La c.d. denuntiatio può avere natura di proposta o promessa contrattuale (rispetto alla quale la dichiarazione del prelazionario si configura come accettazione), oppure di invito ad offrire. Con riguardo alla prelazione convenzionale, a seconda di come è configurato il diritto, è possibile che la denuntiatio costituisca un mero avviso della disponibilità di un terzo a contrattare alle condizioni comunicate. Se configurata in tal modo dall’accordo delle parti, se ne dovrebbe dedurre non solo che, con l’esercizio della prelazione, il contratto non è ancora stipulato, ma addirittura che la denuntiatio neppure obbliga il denunciante a contrarre – tanto meno nei casi in cui il diritto di prelazione è riconosciuto a più soggetti –, né attribuisce al beneficiario un diritto alla conclusione del contratto, ma solo ad essere preferito ad altro contraente se ed in quanto un contratto abbia luogo.
La clausola di prelazione, se inserita (solo) in un patto parasociale, non è opponibile alla società né al terzo acquirente; talché la cessione eventualmente avvenuta in sua violazione non può impedire all’acquirente di chiedere, e alla società di effettuare, la registrazione del trasferimento, mentre il diritto di prelazione – spendibile solo nei confronti del socio che ha alienato, non del terzo acquirente estraneo a quel patto – non consente al titolare dello stesso di ottenere il retratto della quota, ma solo il risarcimento del danno dal socio inadempiente. Se invece la clausola è inserita nello statuto, essa è opponibile anche al terzo acquirente e alla società, perché la sua espressione statutaria la rende parte integrante dell’ordinamento societario nel quale il terzo intende fare ingresso; e ciò vale tanto più, ovviamente, se l’acquirente è già socio. In tale ipotesi, sarà proprio la cessione delle azioni, avvenuta in violazione della clausola, a risultare inopponibile alla società, la quale non dovrà registrare il trasferimento, che resterà invece valido solo tra alienante ed acquirente; l’inefficacia relativa del trasferimento, inidoneo ad incidere sull’assetto societario, rappresenta ed esaurisce la tutela degli altri soci, i quali non hanno perciò (di nuovo) alcun diritto di retratto sulla quota ceduta. Se poi l’organo amministrativo procedesse alla registrazione, pur in presenza di una violazione della clausola e della contestazione da parte di altri soci titolari del diritto di prelazione, si esporrebbe ad una responsabilità personale nei confronti di questi ultimi.

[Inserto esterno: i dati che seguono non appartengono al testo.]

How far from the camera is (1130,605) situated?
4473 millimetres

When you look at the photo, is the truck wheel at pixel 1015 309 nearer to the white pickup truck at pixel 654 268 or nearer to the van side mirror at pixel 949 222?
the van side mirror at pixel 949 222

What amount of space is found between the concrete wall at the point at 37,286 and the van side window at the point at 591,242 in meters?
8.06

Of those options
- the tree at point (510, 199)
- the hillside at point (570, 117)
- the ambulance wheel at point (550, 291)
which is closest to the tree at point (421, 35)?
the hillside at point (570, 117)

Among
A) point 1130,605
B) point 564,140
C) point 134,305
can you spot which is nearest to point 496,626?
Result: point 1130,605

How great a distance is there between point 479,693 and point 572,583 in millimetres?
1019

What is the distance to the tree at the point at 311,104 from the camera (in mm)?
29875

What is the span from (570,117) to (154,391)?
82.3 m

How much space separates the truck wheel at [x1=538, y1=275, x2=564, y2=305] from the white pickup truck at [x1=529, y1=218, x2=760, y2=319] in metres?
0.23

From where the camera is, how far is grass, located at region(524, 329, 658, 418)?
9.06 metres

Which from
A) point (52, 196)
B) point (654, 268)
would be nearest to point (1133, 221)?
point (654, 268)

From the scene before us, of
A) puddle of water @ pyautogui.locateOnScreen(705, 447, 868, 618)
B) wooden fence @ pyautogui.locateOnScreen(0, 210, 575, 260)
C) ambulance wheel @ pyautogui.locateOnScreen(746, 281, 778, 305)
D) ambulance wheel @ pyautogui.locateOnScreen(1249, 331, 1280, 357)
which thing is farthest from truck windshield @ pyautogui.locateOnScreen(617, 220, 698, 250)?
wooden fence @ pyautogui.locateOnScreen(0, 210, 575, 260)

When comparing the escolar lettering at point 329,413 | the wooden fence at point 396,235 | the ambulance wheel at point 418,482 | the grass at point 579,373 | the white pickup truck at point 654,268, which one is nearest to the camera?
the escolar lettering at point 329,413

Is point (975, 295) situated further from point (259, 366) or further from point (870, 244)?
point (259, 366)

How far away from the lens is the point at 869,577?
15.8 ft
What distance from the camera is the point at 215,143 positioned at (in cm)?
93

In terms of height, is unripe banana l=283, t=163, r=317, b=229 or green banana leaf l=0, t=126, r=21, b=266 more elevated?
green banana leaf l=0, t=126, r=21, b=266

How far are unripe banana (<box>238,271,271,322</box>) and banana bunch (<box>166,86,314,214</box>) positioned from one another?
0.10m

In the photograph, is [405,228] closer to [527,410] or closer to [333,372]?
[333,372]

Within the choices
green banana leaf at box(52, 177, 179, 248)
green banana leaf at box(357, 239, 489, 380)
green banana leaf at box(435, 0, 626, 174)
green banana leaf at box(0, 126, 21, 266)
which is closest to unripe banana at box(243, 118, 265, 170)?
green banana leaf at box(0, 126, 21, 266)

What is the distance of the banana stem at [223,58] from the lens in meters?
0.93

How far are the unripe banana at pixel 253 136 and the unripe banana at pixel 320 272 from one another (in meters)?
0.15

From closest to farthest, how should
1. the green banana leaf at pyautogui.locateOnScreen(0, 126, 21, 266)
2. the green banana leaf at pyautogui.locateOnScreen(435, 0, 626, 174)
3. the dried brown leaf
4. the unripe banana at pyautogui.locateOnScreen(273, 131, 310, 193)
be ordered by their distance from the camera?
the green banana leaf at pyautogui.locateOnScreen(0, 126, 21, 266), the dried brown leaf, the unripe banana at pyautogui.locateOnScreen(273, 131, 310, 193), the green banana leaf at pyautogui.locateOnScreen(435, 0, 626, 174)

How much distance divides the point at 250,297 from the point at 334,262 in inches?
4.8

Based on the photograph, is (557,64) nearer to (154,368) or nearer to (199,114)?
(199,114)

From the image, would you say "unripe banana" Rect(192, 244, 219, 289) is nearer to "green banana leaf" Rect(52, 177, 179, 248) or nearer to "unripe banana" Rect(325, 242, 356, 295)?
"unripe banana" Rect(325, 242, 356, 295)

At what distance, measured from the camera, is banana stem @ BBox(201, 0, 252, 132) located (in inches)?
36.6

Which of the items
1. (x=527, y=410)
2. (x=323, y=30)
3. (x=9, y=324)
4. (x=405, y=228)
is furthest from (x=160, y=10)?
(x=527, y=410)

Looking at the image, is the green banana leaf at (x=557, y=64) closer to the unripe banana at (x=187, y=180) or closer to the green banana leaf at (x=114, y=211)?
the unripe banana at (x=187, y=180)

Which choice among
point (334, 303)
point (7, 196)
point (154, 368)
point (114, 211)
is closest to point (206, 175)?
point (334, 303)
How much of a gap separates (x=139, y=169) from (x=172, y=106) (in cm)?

Sottoscrizione con firma digitale dell’atto di trasferimento di quote
Ai fini dell’iscrizione nel registro delle imprese dell’atto di trasferimento di quote con firma digitale (art. 36, comma 1-bis d.l. 112/2008, conv. nella legge 133/2008), tale atto deve essere in formato digitale ab origine e sottoscritto digitalmente dalle parti dopo essere stato convertito in file con estensione PDF/A. Non sono di contro ammesse procedure di digitalizzazione di secondo grado, come la scansione di un documento cartaceo.
Acquisto a non domino di quota di s.r.l.
La disciplina di cui all’art 1153 c.c., che stabilisce che l’acquisto a non domino produce l’effetto del trasferimento della proprietà in capo all’acquirente in buona fede sulla base di un titolo idoneo al trasferimento della proprietà, è applicabile anche con riferimento alla quota di s.r.l., una volta che il relativo atto di acquisto sia stato iscritto nel registro delle imprese consentendo all’acquirente in buona fede di conseguire il possesso della quota.